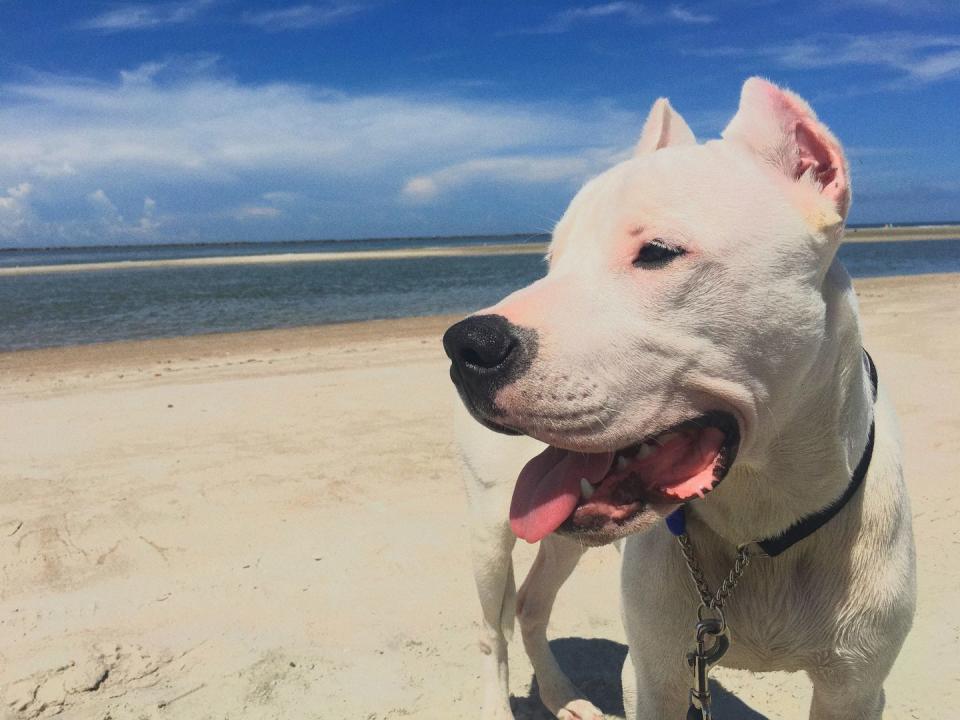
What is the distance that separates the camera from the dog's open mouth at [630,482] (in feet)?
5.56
...
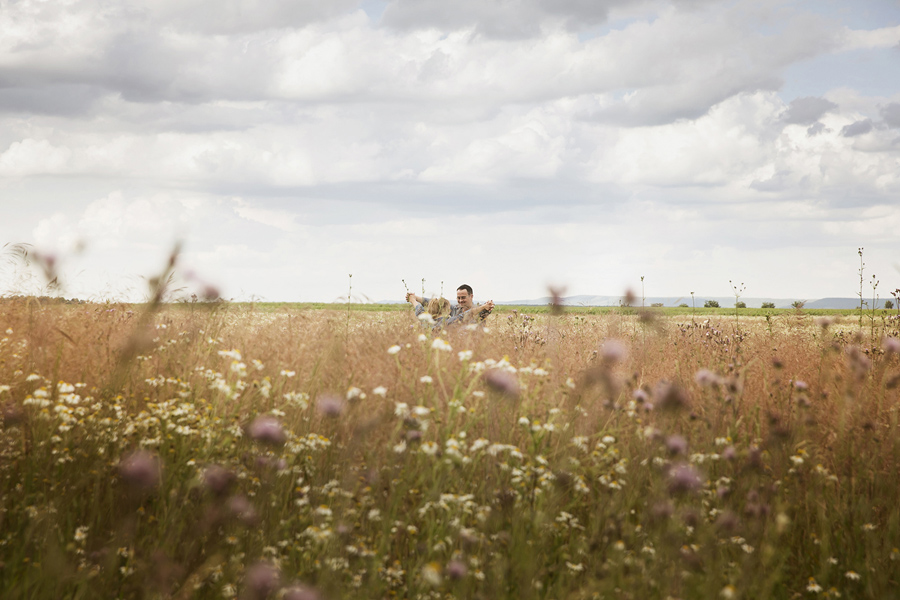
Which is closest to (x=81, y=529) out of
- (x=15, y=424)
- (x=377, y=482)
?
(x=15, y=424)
...
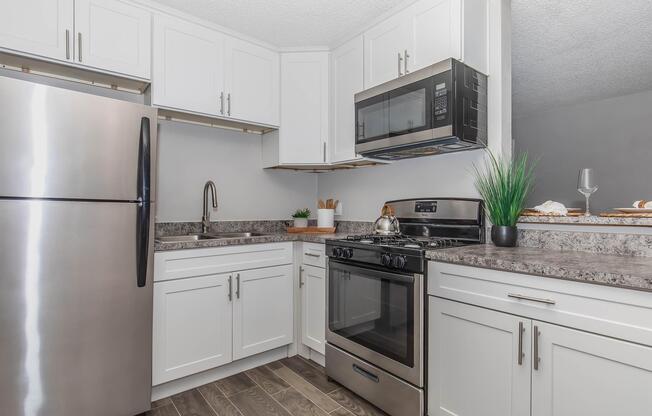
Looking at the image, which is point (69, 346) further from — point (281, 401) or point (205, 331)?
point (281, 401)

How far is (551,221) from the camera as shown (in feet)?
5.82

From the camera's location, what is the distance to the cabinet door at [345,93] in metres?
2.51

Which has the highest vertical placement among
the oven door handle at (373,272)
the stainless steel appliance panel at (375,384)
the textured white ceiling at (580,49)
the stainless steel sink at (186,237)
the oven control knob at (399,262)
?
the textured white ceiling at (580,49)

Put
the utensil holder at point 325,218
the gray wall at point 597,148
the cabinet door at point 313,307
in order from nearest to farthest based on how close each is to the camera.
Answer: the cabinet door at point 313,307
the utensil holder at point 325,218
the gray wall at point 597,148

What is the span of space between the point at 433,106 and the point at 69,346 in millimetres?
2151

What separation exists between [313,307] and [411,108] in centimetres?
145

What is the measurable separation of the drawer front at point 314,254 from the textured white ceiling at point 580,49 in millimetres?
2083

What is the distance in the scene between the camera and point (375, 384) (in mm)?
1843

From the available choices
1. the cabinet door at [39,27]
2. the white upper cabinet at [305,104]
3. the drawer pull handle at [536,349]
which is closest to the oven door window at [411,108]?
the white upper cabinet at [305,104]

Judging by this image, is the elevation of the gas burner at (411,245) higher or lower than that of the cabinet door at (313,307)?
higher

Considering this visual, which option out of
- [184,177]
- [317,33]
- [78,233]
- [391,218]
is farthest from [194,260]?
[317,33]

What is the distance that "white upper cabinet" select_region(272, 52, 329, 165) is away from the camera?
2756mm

→ **Set exercise**: From the material above, copy out every line in which the string "separation" occurs.

→ **Complete output**:
What separation exists between [313,307] and [411,108] in centimetres?
What is the measurable separation of the drawer front at point 314,254 from the textured white ceiling at point 580,49 in millimetres?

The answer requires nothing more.